Originally published in June 2014

The Professional Liability Program (PLP) defends dentists against patient allegations of wrongdoing, which sometimes include a claim that a dentist made a promise he didn’t keep. Because the course and outcome of dental treatment are dependent on many factors, some of which are beyond the dentist’s control, PLP warns members against guaranteeing results or setting rigid timelines for completing treatment. The following case summary highlights the potential risks of failing to heed this advice.

The Facts

The patient presented to the member in April 2010 requesting replacement of crowns on teeth 11 and 21 for cosmetic reasons. New crowns were inserted but removed on August 24, 2010 because discoloration of one tooth was visible through the new crown. A second pair was rejected by the patient as being too grey two weeks later. Two further pairs were deemed similarly deficient on September 27 and October 18, 2010.

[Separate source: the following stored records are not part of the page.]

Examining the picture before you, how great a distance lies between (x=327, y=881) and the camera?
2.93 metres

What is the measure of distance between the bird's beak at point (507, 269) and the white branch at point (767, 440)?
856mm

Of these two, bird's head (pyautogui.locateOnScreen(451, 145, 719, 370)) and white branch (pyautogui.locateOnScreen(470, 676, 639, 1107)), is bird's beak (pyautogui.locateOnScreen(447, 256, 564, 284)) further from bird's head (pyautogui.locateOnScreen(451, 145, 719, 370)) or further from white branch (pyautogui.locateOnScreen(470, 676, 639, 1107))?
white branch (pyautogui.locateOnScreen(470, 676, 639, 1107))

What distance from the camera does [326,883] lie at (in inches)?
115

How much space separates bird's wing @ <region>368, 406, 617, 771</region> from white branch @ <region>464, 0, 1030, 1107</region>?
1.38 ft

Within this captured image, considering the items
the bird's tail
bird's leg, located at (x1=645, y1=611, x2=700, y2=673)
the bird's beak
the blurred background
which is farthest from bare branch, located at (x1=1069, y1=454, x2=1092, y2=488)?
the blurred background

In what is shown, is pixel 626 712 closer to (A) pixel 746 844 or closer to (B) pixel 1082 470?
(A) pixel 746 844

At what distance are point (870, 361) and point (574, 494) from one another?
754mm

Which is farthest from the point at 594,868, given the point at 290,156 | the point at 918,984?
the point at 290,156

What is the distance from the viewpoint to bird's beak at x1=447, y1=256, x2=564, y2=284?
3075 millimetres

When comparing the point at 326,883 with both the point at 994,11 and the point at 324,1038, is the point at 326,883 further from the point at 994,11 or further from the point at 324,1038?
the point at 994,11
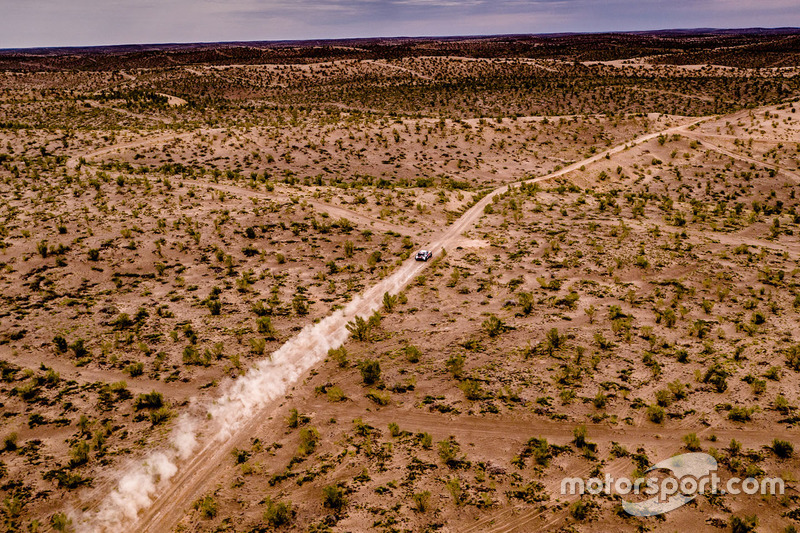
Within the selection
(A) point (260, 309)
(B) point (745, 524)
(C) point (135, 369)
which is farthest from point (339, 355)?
(B) point (745, 524)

A fifth set of crowns was rejected on October 27, 2010 and the patient requested a full refund soon thereafter. PLP provided the member with a release for the patient to sign in exchange for a return of fees. The patient refused to execute the release and commenced a legal action against the member.

Legal Action

In addition to negligent dental treatment, the patient alleged that the member’s failure to insert permanent crowns by September 10, 2010 and to deliver crowns that were more aesthetic than the originals constituted breaches of contract.

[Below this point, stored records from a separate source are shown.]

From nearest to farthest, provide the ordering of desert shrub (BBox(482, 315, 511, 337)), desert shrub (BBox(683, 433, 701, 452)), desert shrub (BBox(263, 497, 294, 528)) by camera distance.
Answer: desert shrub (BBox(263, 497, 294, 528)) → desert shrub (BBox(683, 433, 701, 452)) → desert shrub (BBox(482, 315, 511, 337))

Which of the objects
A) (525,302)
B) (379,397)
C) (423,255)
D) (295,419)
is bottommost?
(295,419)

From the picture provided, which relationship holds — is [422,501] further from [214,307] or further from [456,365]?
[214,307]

The member denied the plaintiff’s allegations of negligent treatment and the existence of a deadline for final cementation of the crowns or any promises regarding their appearance.

The Expert

The plaintiff failed to produce an expert report in support of her allegations. PLP retained an expert general dentist who opined that:

  • the final crowns were a very good shade match;
  • it is not unusual to send crowns back for re-shading, staining or adjustments;
  • there was no evidence to suggest the member breached the standard of care.

The Trial

The matter proceeded to trial on March 28, 2013 and reasons were released on July 4, 2013. The trial judge did not accept the member’s assertion that there was no agreement to complete treatment by a fixed date. However, the patient was found to have waived that condition by continuing to see the member after the deadline had passed, and her claim on that point failed.

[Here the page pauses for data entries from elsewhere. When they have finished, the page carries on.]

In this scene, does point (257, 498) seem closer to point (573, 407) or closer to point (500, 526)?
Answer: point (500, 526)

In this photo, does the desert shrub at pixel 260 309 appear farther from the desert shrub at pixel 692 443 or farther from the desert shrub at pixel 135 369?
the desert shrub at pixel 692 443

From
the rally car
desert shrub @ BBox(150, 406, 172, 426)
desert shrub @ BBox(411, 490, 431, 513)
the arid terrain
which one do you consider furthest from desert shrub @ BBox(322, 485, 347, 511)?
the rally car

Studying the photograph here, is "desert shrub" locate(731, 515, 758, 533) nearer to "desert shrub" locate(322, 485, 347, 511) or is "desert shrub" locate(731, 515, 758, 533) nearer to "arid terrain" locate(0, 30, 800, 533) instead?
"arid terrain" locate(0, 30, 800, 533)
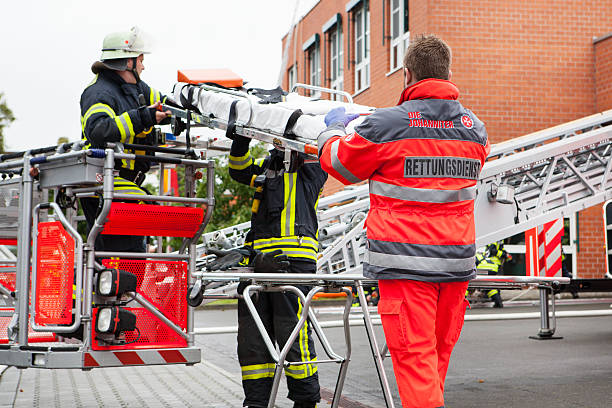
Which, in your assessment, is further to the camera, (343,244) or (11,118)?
(11,118)

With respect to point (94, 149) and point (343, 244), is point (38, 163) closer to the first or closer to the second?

The judge also held that the member promised the new crowns would be an improvement over the old ones, but he accepted the member’s evidence that the crowns met that criterion. Finally, the judge accepted the opinion of the defence expert that the member was not negligent in his treatment of the patient. In the result, the action was dismissed with costs.

Takeaways

The member in this case was dealing with a patient with high expectations who may have heard what she wanted to hear rather than what the member actually said. The he said/she said debate may have been resolved in the member’s favour if documentation had been available to corroborate his oral evidence. Especially when treatment is elective or cosmetic, it is important for the dentist to carefully record what the patient is told about the duration of treatment and possible outcomes. And above all, members should never use language that could be interpreted by the patient as a guarantee.